**Given passage:**
* * *

Effect of order of infection stresses and Tet2 deletion to drive transformation of myelodysplastic syndrome. Mus musculus

ATA-seq-data of underwritten project. Aberrant inflammatory signaling in myelodysplastic syndrome (MDS) hematopoietic stem/progenitor cells (HSPCs) due to environmental stresses including infections and normal aging has been implicated as a driver of the development of MDS. Here, we demonstrate that the earlier short-term stimulation of both lipopolysaccharides (LPS) and polyinosinic:polycytidylic acid (pIpC), mimics of bacterial and viral infections, facilitated the development of MDS subsequently deleted Tet2 gene in the bone marrow in wild-type recipients, compared to na?ve Tet2-deficient cells; however, the reverse order of Tet2 deletion and the same dosage stimulation of LPS/pIpC in Tet2-deficient bone marrow cells in recipient mice did not. Consistently, normal aging in wild-type background enhanced the competitive repopulating capacity of HSPCs and myeloid cell production upon the deletion of Tet2 at two years age in mice, indicating that the earlier infection and aging stresses in wild-type background and the subsequent driver mutation facilitated the development of MDS. The earlier stimulation of LPC/pIpC and the Tet2 deletion augmented expression of genes involved in innate immune responses and Elf1 transcription factor and altered chromatin accessibility in pre-MDS stem cells dependent on Polo-like kinases downstream of the Tlr3/4-Myd88/Trif signaling, resulting in the development of progressive MDS presenting impaired differentiation and enhanced repopulation of HSPCs. Moreover, this LPS/pIpC-induced Elf1-target signature was significantly enriched in non-5q- MDS HSPCs in patients. Thus, the order of the infection stresses and the acquisition of driver mutation influenced the transcriptional and epigenetic landscapes, cellular functions and clonal expansion of MDS.

* * *

**Records shown:**
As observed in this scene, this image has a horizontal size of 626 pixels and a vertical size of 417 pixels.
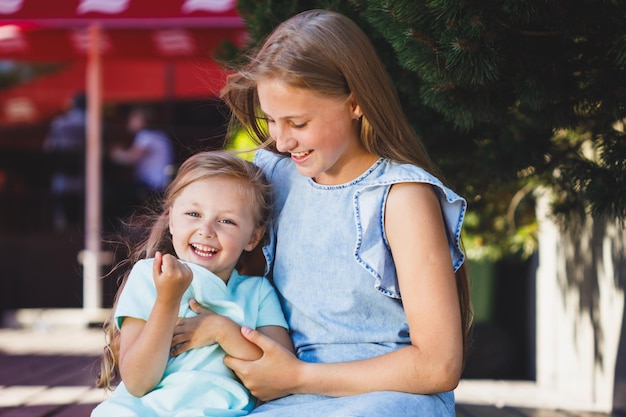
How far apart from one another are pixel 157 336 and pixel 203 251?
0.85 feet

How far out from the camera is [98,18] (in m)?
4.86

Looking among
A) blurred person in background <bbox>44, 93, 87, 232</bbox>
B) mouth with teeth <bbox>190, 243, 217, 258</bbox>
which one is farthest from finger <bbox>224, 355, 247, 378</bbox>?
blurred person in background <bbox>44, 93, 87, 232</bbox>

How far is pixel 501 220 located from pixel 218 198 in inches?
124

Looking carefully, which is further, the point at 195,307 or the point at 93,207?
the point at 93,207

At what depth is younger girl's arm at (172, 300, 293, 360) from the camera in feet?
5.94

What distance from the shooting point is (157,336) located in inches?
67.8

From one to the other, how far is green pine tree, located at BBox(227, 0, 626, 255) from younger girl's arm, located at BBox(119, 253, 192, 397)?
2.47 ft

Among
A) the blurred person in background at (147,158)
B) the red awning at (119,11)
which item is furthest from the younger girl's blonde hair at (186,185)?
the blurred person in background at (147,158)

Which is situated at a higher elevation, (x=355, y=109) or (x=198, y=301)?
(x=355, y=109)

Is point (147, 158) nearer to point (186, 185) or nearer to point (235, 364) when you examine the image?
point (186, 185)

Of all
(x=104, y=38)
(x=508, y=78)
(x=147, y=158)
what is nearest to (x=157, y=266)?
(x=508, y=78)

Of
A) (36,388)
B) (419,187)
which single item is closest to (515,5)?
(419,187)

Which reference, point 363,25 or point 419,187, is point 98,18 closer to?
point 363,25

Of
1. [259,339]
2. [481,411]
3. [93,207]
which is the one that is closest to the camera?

* * *

**Work instruction:** According to the abstract on infection stresses and Tet2 deletion in myelodysplastic syndrome, in which patients' cells was the LPS/pIpC-induced Elf1-target signature significantly enriched?

**Task answer:** It was significantly enriched in non-5q- MDS HSPCs in patients.